**Directive 1**
In the bug thread about the xl segfault, what command did KK run for the xen-4.3.3-r1 backtrace?
**Directive 2**
Continue the bug thread about the xl segfault from the point where the excerpt stops.

___ Extracted text ___

Just to be sure that everybody is on the same page here: It's not the build process emerging gcc-4.8.3 that fails but rather the binary 'xl' that is created by emerging xen-tools now segfaults when being started to create a domU.
Comment 5 KK 2014-11-09 22:43:12 UTC
In addition to the backtrace for xen-4.4.1-r2 (~amd64) provided by the OP I have also attached a gdb session including full backtrace for xen-4.3.3-r1 (stable,  emerged with gcc-4.8.3) for the command
     xl create pfsense -c
where pfsense is an HVM domU with PCI passthrough:

In case you want me to file a separate bug for the stable xen-4.3.3 version please let me know.

Tx KK
Comment 6 KK 2014-11-09 22:44:17 UTC
Created attachment 388978 [details]
backtrace for xen-4.3.3-r1
Comment 7 Yixun Lan archtester gentoo-dev 2014-11-10 10:22:39 UTC
hello, thanks for reporting this
but none of us (@xen team -> idella4 and me) have hardened system installed...

@KK, could you also attach the pfsense file (xen configuration) here? I'll try to setup a hardened system and see if I can re-produce. (note, I'm rather busy this days, so can't guarantee when I would done this)
Comment 8 KK 2014-11-10 11:27:14 UTC
(In reply to Yixun Lan from comment #7)
> hello, thanks for reporting this
> but none of us (@xen team -> idella4 and me) have hardened system
> installed...
Hi Yixun,
I am happy to help out with my installed system (trying patches or whatever you think I am able to help with) as long as it is with my limited possibilities compared to your knowledge; I am also happy to join a session via irc if you deem that beneficial
> 
> @KK, could you also attach the pfsense file (xen configuration) here? I'll
> try to setup a hardened system and see if I can re-produce. (note, I'm
> rather busy this days, so can't guarantee when I would done this)

___ Record excerpts ___

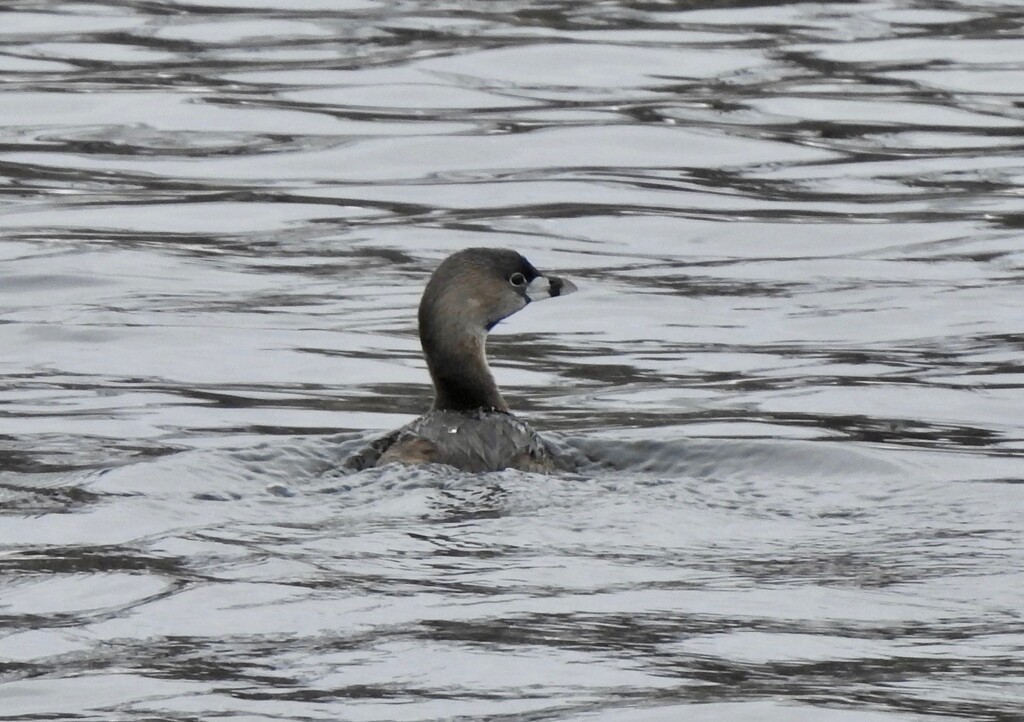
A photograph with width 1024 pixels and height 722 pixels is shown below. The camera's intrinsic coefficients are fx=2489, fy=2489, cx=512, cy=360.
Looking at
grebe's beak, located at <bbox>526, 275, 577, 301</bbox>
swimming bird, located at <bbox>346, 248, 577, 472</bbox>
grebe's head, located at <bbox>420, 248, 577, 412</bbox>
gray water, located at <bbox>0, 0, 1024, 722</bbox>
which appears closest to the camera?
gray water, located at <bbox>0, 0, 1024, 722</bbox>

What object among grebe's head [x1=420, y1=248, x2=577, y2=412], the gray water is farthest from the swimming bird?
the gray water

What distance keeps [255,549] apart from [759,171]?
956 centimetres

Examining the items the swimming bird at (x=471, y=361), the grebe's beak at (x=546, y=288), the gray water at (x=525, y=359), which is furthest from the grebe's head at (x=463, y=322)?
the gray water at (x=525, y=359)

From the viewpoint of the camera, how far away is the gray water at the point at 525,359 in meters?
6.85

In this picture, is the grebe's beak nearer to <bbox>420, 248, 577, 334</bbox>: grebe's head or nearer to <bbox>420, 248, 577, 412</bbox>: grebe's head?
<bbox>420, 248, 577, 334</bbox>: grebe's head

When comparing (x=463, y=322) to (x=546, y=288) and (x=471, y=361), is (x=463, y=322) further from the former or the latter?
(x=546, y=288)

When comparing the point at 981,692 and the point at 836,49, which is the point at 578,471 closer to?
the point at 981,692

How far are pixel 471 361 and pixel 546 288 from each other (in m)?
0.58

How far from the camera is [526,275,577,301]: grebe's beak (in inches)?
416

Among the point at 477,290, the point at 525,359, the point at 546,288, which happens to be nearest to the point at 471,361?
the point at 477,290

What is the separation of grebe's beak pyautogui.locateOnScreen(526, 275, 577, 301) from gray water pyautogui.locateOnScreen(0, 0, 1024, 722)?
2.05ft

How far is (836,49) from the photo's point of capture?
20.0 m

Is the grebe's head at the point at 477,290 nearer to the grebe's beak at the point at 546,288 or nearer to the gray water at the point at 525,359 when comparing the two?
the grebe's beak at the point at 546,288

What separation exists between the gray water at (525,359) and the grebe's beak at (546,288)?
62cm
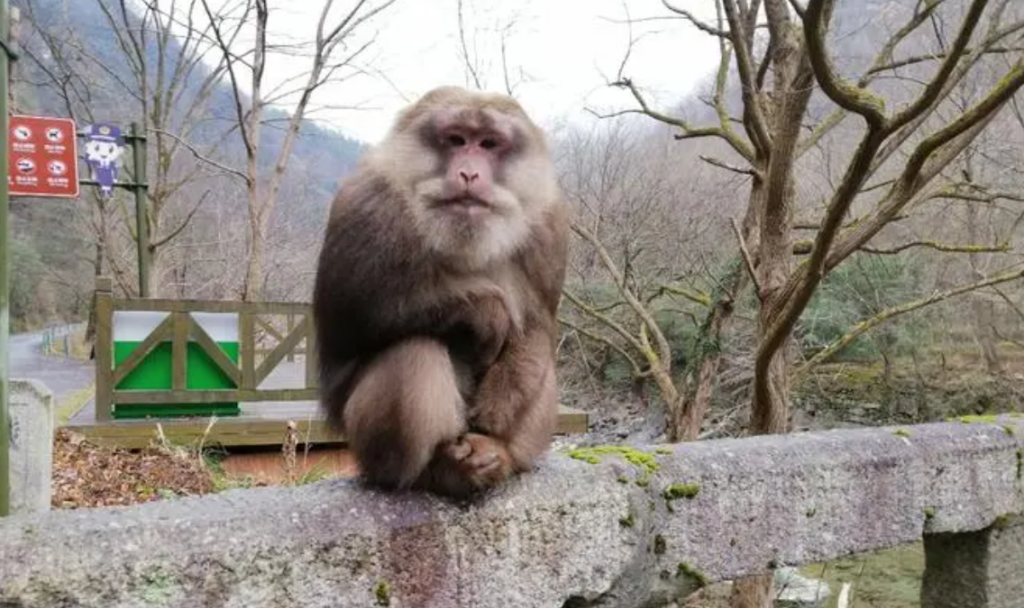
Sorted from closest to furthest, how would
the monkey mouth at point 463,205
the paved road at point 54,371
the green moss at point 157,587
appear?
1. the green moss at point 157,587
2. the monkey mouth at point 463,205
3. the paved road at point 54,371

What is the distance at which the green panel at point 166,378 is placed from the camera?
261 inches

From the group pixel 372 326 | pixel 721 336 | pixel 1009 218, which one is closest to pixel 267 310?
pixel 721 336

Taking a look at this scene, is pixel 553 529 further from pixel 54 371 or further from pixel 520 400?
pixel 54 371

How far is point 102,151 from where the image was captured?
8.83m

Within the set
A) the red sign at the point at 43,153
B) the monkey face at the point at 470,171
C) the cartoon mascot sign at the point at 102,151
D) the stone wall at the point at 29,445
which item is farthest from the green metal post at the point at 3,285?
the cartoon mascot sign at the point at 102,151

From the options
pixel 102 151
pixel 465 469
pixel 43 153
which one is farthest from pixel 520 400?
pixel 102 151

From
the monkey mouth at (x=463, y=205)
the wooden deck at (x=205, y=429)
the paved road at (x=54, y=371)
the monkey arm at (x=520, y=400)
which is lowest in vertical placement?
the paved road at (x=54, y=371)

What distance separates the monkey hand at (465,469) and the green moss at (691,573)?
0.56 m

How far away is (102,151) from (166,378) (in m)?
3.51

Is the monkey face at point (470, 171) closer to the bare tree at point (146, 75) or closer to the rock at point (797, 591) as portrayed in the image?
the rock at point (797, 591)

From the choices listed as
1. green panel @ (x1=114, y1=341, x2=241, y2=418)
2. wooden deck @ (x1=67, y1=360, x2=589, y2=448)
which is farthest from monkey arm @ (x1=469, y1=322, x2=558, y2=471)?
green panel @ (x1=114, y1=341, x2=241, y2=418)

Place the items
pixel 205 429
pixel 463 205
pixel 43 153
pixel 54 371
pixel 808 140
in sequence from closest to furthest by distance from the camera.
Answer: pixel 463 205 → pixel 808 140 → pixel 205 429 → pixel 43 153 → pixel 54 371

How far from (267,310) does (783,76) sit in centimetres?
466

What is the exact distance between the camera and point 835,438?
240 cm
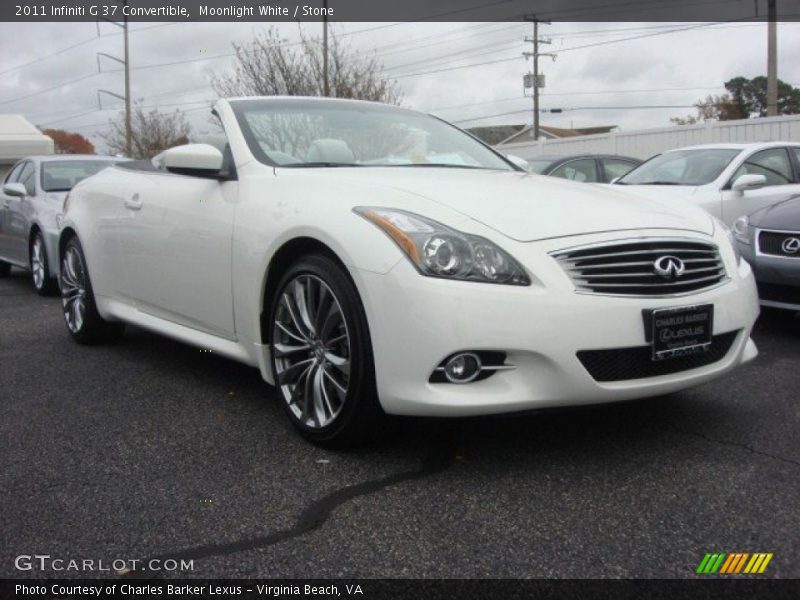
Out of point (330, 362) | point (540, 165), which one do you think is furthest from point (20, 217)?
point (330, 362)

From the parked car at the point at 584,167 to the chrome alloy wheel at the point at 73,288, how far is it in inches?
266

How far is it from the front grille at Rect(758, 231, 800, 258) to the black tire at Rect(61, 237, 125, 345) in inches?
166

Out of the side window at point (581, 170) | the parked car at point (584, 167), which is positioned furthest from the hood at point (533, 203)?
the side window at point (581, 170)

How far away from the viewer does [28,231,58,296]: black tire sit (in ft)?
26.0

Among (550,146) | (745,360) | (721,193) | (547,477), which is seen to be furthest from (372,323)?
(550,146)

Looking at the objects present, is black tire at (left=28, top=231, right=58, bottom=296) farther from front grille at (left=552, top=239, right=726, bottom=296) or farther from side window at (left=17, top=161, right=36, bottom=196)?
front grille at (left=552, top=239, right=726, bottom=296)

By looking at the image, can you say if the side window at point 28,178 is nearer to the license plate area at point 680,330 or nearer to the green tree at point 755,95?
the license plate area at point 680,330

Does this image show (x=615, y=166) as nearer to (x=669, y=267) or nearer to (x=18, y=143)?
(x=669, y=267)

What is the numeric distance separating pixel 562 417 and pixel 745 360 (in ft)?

___

**Result 1**
xl create pfsense -c

**Result 2**
Sure - here you go (please note that my system does support vt-d):

===== pfsense xen configuration file ========
builder                 = 'hvm'
cpus                    = '2-7'
vcpus                   = 1
cpu_weight              = 512
memory                  = 512
name                    = 'pfsense'
disk                    = [ 'phy:/etc/xen/guests/disk.d/pfsense.disk,sda,w' ]
vif                     = [ 'mac=00:16:3e:a1:64:01,bridge=xenbr0,model=e1000' ]
on_poweroff             = 'destroy'
on_reboot               = 'restart'
on_crash                = 'restart'
localtime               = 0
boot                    = 'c'
vnc                     = 0
nographic               = 1
serial                  = 'pty'
nx                      = 1
pci                     = [ '04:00.0', '0a:08.0', '0a:0b.0' ]
======= end of configuration file ==========

relevant lspci output for passed through devices (NOTE: only 0a:08.0 is currently used in the domU [this device is connected to the Ethernet port of my ADSL modem], but all were successfully passed through and visible in the domU before the problem started):
04:00.0 Network controller: Qualcomm Atheros AR93xx Wireless Network Adapter (rev 01)
0a:08.0 Ethernet controller: Realtek Semiconductor Co., Ltd. RTL-8100/8101L/8139 PCI Fast Ethernet Adapter (rev 10)
0a:0b.0 Network controller: Qualcomm Atheros AR922X Wireless Network Adapter (rev 01)

If you need any more information please let me know; answers should usually be pretty quick

Thanks KK
Comment 9 Romain Bezut 2014-11-10 12:53:33 UTC
Hi !

Note sure if it helps but I get the exact same problem on my system.
I am gentoo hardened with xen-tools 4.4.1-r3.
It used to work pretty fine before I upgraded to GCC 4.8.3 (and removed gcc-4.7...),
but since the upgrade I get a segfault on each "xl create" command (but the domU runs well).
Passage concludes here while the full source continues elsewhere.